Deuxièmement, l’image du corps. Lacan en s’appuyant sur l’étude des psychologues et les observations des éthologues avait décrit le stade du miroir, sorte de carrefour structural dans la construction du corps. On évoquera à ce propos, la conquête par l’enfant de son corps, de la jubilation de voir constituer l’image du corps avant que ne soit constitué le schéma corporel, d’où un décalage, une anticipation, qui fait de l’image du corps une expérience leurrante. L’effet de cette expérience se traduit par l’adoration – narcissique, à son image qui lui procure la fiction d’unité du corps – même s’il y a un reste à cette imaginarisation, l’objet « a » non spécularisable. Inversement un affect ou tonalité dépressive peut parfois traduire l’instabilité de l’image spéculaire.

▶ [QUESTIONS]:
• a. Répondez à ces questions sur l'extrait consacré à l'image du corps :
(i) Sur quoi Lacan s'est-il appuyé pour décrire le stade du miroir ?
(ii) Qu'est-ce qui est constitué avant le schéma corporel ?
(iii) Qu'est-ce qui peut parfois traduire l'instabilité de l'image spéculaire ?
• b. Traduisez en anglais cette phrase de l'extrait présenté : « Inversement un affect ou tonalité dépressive peut parfois traduire l'instabilité de l'image spéculaire. »

▶ [LISTE DES DONNÉES]:
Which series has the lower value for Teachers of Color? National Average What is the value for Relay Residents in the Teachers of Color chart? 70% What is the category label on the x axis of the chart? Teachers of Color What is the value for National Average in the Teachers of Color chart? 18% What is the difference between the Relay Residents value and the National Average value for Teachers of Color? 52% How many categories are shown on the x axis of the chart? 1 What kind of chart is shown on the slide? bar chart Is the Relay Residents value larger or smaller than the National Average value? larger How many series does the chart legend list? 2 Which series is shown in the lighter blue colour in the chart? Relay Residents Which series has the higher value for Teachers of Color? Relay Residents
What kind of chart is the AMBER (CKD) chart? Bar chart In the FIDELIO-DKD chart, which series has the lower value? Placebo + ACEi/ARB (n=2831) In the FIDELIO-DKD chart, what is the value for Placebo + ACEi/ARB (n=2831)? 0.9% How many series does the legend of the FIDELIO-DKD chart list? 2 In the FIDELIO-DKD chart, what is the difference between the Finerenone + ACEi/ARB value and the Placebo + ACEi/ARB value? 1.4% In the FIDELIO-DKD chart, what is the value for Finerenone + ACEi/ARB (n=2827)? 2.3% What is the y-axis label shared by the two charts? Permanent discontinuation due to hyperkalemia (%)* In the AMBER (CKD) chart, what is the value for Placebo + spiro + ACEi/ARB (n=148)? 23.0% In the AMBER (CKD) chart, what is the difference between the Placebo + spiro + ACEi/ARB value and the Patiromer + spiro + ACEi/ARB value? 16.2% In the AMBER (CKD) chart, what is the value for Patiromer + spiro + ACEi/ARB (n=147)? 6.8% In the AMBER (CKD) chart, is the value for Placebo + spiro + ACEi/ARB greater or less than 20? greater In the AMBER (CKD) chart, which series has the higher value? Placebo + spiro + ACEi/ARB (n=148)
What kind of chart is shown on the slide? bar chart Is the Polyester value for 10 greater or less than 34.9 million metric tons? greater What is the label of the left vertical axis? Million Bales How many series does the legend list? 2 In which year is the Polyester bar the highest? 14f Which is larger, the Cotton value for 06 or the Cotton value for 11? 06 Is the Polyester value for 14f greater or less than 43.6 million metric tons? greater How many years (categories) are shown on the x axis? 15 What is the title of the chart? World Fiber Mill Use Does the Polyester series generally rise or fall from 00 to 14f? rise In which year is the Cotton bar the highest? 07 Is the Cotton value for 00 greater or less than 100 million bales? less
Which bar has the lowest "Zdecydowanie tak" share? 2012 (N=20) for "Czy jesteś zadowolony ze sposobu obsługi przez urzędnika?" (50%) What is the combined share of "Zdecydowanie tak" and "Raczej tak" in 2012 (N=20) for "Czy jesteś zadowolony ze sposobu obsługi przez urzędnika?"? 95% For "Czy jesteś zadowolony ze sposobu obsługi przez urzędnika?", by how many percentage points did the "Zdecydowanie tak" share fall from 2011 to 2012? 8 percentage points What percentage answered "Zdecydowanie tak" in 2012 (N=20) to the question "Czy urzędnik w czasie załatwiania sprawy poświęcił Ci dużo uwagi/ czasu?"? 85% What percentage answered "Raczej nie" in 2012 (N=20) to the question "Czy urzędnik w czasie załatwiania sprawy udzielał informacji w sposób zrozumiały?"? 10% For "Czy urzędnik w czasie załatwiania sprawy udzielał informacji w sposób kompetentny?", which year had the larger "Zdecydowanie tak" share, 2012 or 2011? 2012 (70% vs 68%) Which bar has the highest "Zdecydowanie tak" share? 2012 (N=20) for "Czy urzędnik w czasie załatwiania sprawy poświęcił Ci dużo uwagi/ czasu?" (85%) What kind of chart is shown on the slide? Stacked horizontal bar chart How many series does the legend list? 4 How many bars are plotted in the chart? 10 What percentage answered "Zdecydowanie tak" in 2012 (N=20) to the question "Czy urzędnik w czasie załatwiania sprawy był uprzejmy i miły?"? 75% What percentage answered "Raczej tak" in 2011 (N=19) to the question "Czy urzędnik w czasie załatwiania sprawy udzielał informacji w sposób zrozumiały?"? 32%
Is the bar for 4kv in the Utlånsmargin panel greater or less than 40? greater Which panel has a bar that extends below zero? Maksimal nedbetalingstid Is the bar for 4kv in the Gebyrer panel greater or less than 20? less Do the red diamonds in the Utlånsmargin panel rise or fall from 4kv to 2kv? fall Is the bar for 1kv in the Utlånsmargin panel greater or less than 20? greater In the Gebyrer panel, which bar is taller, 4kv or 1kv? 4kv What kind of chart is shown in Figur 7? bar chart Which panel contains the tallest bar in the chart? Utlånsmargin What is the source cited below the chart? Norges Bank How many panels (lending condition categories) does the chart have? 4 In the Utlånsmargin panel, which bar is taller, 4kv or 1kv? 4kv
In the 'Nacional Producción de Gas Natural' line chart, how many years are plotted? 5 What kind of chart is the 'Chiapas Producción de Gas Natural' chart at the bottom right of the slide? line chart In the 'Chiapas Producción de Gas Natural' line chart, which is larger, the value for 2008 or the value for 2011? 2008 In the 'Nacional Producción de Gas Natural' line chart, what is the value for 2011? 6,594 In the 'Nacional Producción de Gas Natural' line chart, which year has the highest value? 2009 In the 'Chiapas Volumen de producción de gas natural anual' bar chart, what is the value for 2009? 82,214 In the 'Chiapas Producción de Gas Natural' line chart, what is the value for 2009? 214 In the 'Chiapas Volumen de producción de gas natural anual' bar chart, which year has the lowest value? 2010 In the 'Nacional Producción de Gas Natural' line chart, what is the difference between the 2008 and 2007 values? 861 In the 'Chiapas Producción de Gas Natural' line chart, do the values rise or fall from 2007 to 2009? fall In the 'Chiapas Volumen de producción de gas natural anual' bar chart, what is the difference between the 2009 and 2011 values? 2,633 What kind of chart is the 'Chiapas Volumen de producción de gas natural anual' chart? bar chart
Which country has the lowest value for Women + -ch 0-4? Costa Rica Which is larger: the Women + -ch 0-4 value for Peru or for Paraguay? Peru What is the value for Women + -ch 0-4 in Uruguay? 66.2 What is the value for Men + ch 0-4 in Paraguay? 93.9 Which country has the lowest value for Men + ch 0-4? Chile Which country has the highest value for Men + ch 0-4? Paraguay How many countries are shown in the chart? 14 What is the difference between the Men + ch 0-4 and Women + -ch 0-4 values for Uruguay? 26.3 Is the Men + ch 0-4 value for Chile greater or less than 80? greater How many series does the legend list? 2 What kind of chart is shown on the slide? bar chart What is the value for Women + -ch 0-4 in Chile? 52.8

▶ [RÉPONSES]:
• a.
(i) Sur l'étude des psychologues et les observations des éthologues.
(ii) L'image du corps.
(iii) Un affect ou tonalité dépressive.

• b. Conversely, a depressive affect or tone can sometimes express the instability of the specular image.